VX-548 was tested in trials for two types of post-surgical pain; abdominoplasty surgery (tummy tuck) and bunionectomy surgery (the removal of bunions). Patients in both trials received one of the following treatments after surgery: one of three different doses of VX-548, a placebo, or hydrocodone.
Patients periodically rated their pain over a 48-hour period, and in both trials the higher doses of VX-548 – 100 mg after surgery, followed by 50 mg every 12 hours after – resulted in a rapid, statistically significant and clinically meaningful improvement in pain, with no serious side effects, though larger trials are necessary to verify potential risks of taking VX-548.

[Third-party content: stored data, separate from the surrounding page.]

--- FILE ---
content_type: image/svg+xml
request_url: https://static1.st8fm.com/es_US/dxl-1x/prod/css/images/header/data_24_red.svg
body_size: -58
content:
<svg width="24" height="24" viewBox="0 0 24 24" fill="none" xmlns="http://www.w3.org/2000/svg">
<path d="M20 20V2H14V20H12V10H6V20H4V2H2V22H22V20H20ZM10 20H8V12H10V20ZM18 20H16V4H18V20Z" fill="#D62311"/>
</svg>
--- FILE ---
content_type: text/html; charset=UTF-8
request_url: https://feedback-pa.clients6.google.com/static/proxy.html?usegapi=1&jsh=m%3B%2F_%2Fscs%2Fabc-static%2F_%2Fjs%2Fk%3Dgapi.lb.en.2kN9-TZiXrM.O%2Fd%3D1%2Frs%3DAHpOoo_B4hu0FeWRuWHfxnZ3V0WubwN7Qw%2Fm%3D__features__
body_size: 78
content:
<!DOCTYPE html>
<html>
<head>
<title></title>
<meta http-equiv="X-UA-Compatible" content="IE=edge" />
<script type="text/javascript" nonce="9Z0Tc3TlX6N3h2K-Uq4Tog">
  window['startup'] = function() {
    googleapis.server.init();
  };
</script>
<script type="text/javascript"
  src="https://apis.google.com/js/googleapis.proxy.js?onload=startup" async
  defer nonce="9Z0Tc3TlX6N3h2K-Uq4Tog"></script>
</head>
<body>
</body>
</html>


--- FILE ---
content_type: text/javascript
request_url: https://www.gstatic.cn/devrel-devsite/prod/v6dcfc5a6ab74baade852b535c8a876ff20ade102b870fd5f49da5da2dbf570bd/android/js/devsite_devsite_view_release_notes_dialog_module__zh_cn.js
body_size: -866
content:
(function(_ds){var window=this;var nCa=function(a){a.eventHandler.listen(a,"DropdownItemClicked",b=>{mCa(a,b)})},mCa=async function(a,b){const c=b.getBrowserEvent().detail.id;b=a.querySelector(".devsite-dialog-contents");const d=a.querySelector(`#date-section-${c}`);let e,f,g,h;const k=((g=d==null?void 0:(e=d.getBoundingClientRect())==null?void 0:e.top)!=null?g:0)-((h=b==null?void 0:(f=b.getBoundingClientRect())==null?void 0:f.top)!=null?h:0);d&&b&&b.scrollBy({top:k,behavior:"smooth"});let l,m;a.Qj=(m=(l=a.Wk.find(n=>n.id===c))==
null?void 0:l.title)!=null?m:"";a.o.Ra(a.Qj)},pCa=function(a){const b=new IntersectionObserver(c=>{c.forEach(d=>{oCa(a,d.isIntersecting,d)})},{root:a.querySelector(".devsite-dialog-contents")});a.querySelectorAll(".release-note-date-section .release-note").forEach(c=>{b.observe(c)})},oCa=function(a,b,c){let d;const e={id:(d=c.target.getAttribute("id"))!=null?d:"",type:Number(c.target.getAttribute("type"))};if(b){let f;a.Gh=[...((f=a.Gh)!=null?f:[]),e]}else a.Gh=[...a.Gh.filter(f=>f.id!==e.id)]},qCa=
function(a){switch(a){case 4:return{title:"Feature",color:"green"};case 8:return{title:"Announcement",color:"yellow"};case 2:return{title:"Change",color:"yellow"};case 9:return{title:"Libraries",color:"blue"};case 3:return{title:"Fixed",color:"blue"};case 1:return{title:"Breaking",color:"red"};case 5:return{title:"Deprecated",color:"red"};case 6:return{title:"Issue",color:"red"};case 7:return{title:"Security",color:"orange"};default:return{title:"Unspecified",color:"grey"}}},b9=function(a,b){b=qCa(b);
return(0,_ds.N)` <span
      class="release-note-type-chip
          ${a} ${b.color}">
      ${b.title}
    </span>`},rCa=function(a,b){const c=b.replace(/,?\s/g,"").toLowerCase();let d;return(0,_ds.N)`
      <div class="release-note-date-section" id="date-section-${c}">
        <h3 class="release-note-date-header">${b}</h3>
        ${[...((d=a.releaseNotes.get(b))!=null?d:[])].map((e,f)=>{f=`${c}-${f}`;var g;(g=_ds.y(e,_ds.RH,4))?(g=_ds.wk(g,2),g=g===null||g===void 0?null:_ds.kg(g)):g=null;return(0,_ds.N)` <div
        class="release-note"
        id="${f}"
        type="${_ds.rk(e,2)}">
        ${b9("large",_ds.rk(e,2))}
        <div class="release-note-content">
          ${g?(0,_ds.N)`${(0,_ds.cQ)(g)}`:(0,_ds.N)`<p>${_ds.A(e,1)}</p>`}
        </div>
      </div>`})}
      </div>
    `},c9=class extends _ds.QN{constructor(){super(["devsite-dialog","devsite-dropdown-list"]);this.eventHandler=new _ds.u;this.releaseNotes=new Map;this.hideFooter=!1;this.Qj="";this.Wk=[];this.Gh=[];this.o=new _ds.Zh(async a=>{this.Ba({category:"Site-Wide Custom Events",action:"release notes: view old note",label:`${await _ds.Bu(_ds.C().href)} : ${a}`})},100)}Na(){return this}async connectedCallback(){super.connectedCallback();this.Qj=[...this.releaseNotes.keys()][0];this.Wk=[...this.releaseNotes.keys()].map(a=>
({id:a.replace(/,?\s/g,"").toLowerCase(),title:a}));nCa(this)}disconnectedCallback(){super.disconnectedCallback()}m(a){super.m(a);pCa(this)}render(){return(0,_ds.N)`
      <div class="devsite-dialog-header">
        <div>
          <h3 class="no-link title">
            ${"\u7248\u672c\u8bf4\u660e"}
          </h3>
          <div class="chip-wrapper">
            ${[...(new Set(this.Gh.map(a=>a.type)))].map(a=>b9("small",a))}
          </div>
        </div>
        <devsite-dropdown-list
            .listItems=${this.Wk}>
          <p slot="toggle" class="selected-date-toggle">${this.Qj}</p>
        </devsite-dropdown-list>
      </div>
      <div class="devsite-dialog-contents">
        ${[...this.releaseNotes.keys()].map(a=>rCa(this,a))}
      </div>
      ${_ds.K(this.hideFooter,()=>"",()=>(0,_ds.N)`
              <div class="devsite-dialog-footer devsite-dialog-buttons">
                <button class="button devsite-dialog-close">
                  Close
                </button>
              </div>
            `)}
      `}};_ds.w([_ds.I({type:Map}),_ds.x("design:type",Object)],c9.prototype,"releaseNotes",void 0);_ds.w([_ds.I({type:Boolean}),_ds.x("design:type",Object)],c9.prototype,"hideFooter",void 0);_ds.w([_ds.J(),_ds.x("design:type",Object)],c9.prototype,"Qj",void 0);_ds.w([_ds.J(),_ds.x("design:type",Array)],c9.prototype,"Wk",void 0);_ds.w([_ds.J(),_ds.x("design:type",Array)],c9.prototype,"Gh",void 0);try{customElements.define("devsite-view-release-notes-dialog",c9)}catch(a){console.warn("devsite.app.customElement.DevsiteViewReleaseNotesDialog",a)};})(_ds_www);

The bunionectomy trial included 274 individuals, and patients in this trial who received the highest dose of VX-548 experienced significantly better pain reduction than placebo patients. The abdominoplasty trial included 303 patients, with the highest dose of VX-548 outperforming the placebo and hydrocodone. Lower doses of VX-548 did not show significant benefits in either study.VX-548 has the potential to be a first-in-class non-opioid treatment for acute pain.